Em mais uma reação a partir da declaração do Presidente francês de que em setembro irá reconhecer o estado palestiniano, o ministro da Imigração de Israel, Ofir Sofer, decidiu dirigir-se diretamente aos judeus franceses e apelou para que eles deixem a França e se tornem cidadãos israelitas.
"O governo francês continua a apoiar o terrorismo. Não só falha em combater o antissemitismo no seu país, como agora até opta por recompensar o terrorismo. O Estado de Israel acolhe os muitos imigrantes da França que escolheram retornar ao seu verdadeiro lar aqui em Israel desde o 7 de outubro, apesar da guerra", começa por dizer.
"Estamos a preparar-nos com uma variedade de programas novos e exclusivos para expandir a absorção. Judeus franceses, este é o vosso lar: o Estado de Israel", reitera.

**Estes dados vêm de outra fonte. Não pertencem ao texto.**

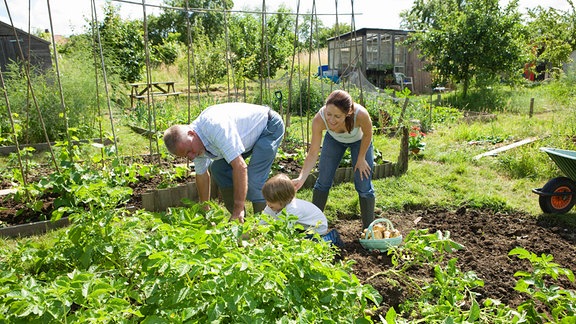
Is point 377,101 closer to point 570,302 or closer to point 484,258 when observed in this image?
point 484,258

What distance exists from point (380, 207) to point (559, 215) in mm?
1776

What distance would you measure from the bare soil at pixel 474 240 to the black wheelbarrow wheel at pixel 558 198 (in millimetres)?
112

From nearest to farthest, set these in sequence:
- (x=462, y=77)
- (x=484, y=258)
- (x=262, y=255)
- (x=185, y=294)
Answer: (x=185, y=294) < (x=262, y=255) < (x=484, y=258) < (x=462, y=77)

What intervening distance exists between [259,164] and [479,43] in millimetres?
11253

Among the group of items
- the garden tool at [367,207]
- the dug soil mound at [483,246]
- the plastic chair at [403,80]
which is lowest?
the dug soil mound at [483,246]

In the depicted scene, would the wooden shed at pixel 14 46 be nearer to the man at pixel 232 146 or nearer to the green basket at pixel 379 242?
the man at pixel 232 146

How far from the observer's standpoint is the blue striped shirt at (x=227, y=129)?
282 cm

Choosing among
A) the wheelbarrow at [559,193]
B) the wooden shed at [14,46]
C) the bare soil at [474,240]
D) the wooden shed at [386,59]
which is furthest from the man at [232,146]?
the wooden shed at [386,59]

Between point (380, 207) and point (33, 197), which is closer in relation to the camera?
point (33, 197)

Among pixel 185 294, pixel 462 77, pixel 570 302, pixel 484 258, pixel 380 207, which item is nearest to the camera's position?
pixel 185 294

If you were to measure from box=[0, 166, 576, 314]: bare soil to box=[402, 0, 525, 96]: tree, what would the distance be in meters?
9.57

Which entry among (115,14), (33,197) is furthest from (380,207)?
(115,14)

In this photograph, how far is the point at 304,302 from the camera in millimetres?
1744

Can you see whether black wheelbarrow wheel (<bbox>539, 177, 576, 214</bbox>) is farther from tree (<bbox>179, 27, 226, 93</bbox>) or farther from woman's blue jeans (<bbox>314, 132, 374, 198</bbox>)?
tree (<bbox>179, 27, 226, 93</bbox>)
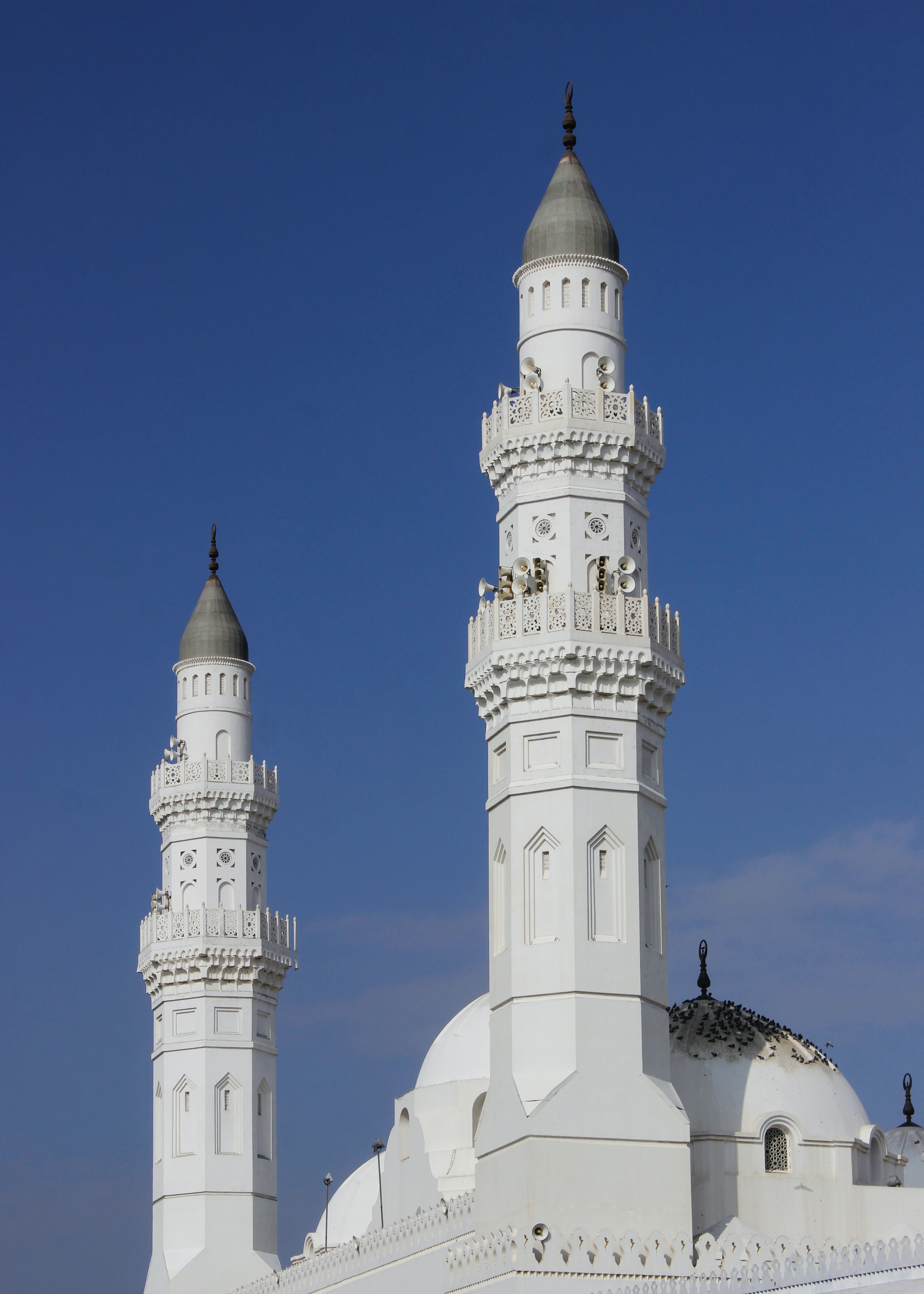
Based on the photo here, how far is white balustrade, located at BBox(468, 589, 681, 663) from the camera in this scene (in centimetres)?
3347

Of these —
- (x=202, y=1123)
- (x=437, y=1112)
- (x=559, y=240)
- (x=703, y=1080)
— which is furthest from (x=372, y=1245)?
(x=559, y=240)

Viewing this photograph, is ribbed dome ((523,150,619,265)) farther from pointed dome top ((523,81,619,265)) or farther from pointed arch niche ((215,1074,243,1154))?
pointed arch niche ((215,1074,243,1154))

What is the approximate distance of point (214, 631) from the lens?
166 feet

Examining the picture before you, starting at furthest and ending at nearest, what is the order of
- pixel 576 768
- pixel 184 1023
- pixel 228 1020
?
pixel 184 1023
pixel 228 1020
pixel 576 768

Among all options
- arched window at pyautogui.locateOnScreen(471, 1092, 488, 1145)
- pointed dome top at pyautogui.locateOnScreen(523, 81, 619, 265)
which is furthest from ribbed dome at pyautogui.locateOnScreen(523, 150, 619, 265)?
arched window at pyautogui.locateOnScreen(471, 1092, 488, 1145)

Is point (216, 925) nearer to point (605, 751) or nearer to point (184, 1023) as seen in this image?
point (184, 1023)

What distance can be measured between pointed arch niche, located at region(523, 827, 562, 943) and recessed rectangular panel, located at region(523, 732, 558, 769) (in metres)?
1.07

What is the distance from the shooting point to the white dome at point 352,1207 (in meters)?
48.2

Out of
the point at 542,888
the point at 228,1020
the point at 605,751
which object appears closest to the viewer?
the point at 542,888

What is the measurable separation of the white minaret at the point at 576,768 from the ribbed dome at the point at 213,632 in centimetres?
1626

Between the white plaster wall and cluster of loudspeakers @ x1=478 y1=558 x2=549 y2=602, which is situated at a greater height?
the white plaster wall

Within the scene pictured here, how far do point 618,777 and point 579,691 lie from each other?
1.49 m

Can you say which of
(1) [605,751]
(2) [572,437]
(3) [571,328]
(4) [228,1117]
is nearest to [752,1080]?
(1) [605,751]

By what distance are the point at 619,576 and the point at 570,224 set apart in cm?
606
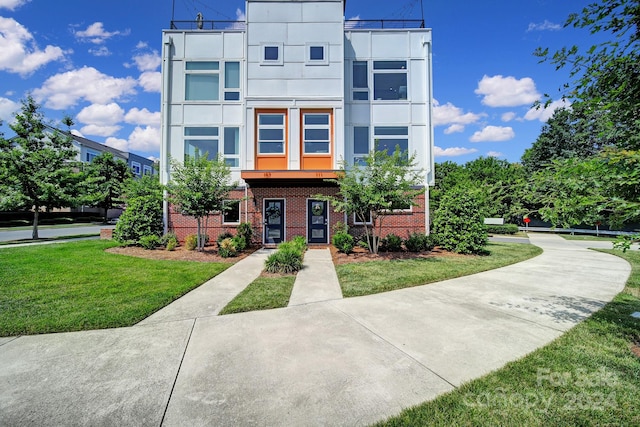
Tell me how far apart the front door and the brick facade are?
0.20 m

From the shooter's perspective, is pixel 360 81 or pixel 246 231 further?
pixel 360 81

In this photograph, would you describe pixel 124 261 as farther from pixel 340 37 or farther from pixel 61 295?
pixel 340 37

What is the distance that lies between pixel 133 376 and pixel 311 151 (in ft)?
36.1

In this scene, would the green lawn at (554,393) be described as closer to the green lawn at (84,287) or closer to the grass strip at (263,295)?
the grass strip at (263,295)

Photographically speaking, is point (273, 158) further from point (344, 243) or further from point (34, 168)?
point (34, 168)

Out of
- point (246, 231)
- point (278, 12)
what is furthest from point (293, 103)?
point (246, 231)

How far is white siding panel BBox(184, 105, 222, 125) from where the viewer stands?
526 inches

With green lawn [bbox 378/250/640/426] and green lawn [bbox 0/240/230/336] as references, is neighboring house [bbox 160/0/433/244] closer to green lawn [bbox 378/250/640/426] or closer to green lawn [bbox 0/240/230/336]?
green lawn [bbox 0/240/230/336]

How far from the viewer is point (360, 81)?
45.1 feet

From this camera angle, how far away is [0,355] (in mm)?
3395

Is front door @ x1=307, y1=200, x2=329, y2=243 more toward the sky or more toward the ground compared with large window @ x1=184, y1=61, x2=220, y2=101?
more toward the ground

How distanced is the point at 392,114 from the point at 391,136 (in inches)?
42.2

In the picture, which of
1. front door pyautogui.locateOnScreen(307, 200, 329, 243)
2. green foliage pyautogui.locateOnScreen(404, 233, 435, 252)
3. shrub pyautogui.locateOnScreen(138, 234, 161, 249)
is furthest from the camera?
front door pyautogui.locateOnScreen(307, 200, 329, 243)

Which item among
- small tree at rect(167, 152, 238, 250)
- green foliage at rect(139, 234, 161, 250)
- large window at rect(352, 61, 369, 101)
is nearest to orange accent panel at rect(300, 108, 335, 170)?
large window at rect(352, 61, 369, 101)
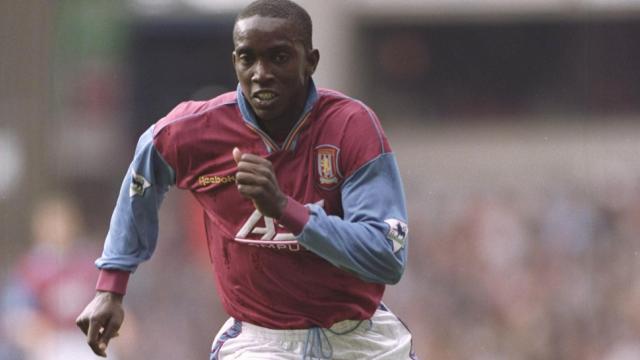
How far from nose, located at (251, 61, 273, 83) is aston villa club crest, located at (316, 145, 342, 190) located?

Os judeus franceses formam a terceira maior comunidade judaica do mundo, a maior da Europa, com 500 mil pessoas. Mas os judeus franceses são cidadãos franceses. Ou seja, o ministro israelita está, desta forma, a apelar para que cidadãos franceses, ainda que judeus, deixem a França.
Em função deste movimento, a Renascença entrou em contacto com o Ministério da Imigração israelita. Ofir Sofer respondeu por meio de uma nota.
"Saúdo a imigração de judeus de todo o mundo. A aliá (imigração judaica para Israel) é a concretização da visão sionista. Desde 7 de outubro [de 2023, data dos ataques do Hamas que deram início ao atual ciclo de violência], temos testemunhado um interesse crescente pela imigração impulsionado, tanto pelo desejo dos judeus de expressar apoio e solidariedade ao Estado de Israel, quanto pelo aumento do antissemitismo, particularmente no Reino Unido, França e Canadá.", começa por dizer Sofer.
"Ao mesmo tempo, espera-se que governos como os de França e Reino Unido se posicionem firmemente em oposição ao antissemitismo e aos ataques físicos e verbais contra os judeus. Infelizmente, em vez disso, esses governos às vezes optam por condenar Israel, que luta contra o terrorismo e se defende do islamismo radical", remata.